===== RECORDS FOR THE TASK =====

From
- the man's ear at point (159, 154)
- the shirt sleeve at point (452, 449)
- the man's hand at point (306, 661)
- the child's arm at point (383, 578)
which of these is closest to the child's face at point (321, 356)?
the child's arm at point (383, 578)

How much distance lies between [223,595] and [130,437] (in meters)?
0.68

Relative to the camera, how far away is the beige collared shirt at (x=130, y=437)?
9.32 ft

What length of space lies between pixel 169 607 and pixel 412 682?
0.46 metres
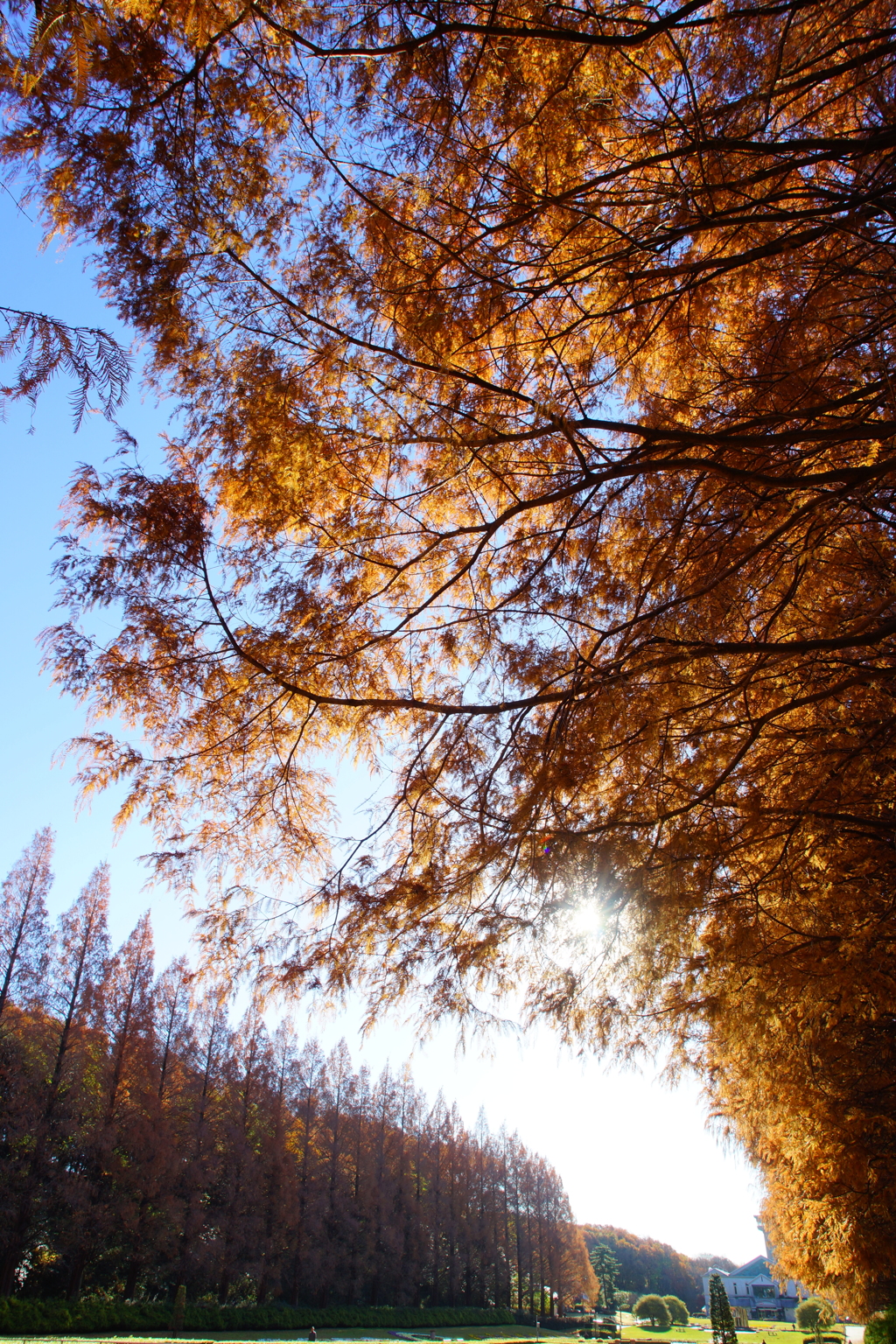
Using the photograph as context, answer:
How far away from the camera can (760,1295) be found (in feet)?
225

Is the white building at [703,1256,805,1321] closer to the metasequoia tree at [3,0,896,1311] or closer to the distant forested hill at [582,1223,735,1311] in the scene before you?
the distant forested hill at [582,1223,735,1311]

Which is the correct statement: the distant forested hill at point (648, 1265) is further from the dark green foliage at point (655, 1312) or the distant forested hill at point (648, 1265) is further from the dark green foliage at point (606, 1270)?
the dark green foliage at point (655, 1312)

=====

**WHAT IS BEING ASKED:**
Copy out every one of the records above word for word, leaving out the pictures.

**EXERCISE RESPONSE:**
From
- the man's ear at point (159, 154)
- the shirt sleeve at point (452, 449)
- the man's hand at point (306, 661)
- the child's arm at point (383, 578)
which of these is closest to the child's face at point (321, 356)?
the child's arm at point (383, 578)

How much distance lies between [223,595] and [130,437] (in meters)?
0.68

Relative to the camera, how far away is the beige collared shirt at (x=130, y=437)?
9.32 ft

What length of space lies between pixel 169 607 and pixel 412 682?
0.46 metres
Using the photograph as context, answer:
How far away from the camera can (760,1295) be found (in feet)?
225

Is the white building at [703,1256,805,1321] closer to the metasequoia tree at [3,0,896,1311] or closer to the distant forested hill at [582,1223,735,1311] in the scene before you?
the distant forested hill at [582,1223,735,1311]

Which is the correct statement: the distant forested hill at point (648, 1265) is further from the dark green foliage at point (655, 1312) or the distant forested hill at point (648, 1265) is further from the dark green foliage at point (606, 1270)?
the dark green foliage at point (655, 1312)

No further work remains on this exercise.